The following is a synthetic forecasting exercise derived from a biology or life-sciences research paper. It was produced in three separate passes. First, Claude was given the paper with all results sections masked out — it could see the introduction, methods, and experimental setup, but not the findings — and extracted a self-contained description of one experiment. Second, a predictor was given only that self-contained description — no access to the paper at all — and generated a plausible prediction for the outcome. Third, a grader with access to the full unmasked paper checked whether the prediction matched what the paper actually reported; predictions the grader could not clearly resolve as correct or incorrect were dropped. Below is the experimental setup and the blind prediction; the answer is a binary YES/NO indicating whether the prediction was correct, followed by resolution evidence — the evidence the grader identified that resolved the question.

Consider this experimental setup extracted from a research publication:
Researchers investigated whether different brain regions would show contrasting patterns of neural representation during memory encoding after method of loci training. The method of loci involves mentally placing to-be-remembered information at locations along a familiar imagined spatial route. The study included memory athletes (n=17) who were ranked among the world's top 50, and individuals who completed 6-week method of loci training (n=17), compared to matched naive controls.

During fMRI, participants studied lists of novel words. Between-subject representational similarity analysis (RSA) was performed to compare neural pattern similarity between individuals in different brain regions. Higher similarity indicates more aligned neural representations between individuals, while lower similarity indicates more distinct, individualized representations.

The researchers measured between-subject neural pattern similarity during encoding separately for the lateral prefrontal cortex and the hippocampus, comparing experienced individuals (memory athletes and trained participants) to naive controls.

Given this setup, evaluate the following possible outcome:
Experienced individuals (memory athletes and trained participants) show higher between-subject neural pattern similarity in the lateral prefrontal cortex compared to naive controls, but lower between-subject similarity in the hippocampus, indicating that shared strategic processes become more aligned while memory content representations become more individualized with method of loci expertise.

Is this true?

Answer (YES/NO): NO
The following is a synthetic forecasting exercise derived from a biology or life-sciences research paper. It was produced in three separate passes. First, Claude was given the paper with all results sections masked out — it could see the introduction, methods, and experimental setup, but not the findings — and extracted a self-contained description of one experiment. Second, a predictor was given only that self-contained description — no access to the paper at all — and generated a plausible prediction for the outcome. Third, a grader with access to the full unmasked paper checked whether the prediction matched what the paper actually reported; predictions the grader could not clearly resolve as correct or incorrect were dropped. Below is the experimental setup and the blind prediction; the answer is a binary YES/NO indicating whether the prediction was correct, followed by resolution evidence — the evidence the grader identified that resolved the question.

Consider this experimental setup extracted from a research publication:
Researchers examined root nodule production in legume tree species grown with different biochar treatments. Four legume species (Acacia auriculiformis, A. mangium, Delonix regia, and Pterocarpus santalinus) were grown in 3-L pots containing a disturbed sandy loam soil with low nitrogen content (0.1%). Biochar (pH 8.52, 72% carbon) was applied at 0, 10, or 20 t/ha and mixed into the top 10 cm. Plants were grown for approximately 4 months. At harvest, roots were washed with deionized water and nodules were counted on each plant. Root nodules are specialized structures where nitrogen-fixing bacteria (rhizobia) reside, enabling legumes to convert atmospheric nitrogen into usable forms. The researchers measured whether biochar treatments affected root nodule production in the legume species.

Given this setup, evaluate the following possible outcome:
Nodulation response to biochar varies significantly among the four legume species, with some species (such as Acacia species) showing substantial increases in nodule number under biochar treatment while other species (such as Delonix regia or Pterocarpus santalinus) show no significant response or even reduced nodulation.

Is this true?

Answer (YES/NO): NO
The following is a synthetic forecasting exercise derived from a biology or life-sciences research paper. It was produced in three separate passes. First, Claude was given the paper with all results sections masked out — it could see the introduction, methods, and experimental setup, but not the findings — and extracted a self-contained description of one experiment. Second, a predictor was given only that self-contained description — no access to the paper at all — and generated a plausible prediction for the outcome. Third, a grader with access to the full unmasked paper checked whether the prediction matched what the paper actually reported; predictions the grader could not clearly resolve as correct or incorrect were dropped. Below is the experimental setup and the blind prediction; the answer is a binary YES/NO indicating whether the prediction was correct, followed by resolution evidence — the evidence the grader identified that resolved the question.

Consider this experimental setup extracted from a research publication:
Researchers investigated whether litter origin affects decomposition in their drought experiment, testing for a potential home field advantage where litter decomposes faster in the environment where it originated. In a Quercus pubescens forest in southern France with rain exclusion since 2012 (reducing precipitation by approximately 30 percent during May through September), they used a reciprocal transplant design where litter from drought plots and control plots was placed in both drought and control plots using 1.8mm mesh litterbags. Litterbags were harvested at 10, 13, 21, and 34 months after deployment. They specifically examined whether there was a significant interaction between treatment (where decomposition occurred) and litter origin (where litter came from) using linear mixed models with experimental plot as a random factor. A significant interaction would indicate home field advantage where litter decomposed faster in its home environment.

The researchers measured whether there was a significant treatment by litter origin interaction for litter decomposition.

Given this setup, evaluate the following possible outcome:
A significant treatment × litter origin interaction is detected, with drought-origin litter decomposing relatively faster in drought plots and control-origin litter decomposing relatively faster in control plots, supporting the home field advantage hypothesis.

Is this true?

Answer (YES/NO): NO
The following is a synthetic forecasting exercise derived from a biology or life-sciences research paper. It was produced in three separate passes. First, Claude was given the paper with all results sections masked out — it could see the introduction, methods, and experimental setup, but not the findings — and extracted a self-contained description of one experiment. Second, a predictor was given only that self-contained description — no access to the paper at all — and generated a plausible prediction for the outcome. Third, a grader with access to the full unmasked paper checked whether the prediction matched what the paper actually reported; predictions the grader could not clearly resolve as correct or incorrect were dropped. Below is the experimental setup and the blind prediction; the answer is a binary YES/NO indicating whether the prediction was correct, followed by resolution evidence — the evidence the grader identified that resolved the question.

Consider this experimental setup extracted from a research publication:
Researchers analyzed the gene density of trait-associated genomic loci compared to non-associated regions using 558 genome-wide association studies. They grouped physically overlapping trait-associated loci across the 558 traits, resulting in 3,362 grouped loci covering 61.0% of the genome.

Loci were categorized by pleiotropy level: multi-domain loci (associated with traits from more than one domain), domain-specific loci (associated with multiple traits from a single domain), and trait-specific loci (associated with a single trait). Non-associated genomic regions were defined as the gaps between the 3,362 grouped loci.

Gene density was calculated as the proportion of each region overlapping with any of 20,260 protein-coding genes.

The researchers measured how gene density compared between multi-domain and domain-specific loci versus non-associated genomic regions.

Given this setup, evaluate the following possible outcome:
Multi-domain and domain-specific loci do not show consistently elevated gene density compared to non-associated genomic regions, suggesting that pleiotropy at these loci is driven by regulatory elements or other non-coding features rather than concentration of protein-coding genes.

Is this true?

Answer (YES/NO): NO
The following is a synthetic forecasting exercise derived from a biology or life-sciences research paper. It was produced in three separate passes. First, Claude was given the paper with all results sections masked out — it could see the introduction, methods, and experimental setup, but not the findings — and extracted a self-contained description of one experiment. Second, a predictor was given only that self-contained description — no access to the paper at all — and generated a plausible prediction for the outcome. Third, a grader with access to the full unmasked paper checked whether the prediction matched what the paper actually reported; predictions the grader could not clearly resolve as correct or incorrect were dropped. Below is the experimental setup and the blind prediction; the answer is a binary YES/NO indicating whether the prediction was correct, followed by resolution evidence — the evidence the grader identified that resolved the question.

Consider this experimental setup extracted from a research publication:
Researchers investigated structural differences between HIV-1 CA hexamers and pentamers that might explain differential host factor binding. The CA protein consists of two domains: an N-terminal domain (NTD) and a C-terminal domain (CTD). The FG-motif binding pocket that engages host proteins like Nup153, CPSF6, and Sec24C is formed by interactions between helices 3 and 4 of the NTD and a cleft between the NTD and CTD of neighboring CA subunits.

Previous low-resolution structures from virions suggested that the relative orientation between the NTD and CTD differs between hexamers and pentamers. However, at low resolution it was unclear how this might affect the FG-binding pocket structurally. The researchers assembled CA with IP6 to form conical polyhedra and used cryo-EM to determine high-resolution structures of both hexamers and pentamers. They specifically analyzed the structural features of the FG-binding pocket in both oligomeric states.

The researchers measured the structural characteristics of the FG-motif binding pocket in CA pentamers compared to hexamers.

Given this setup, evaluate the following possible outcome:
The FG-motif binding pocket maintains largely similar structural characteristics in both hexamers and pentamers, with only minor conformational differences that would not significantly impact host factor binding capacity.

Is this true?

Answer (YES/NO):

________________________________________

> _Work instruction_:
Every line above with the string "overlapping" in it needs to be copied.

> _Expected answer_:
Researchers analyzed the gene density of trait-associated genomic loci compared to non-associated regions using 558 genome-wide association studies. They grouped physically overlapping trait-associated loci across the 558 traits, resulting in 3,362 grouped loci covering 61.0% of the genome.
Gene density was calculated as the proportion of each region overlapping with any of 20,260 protein-coding genes.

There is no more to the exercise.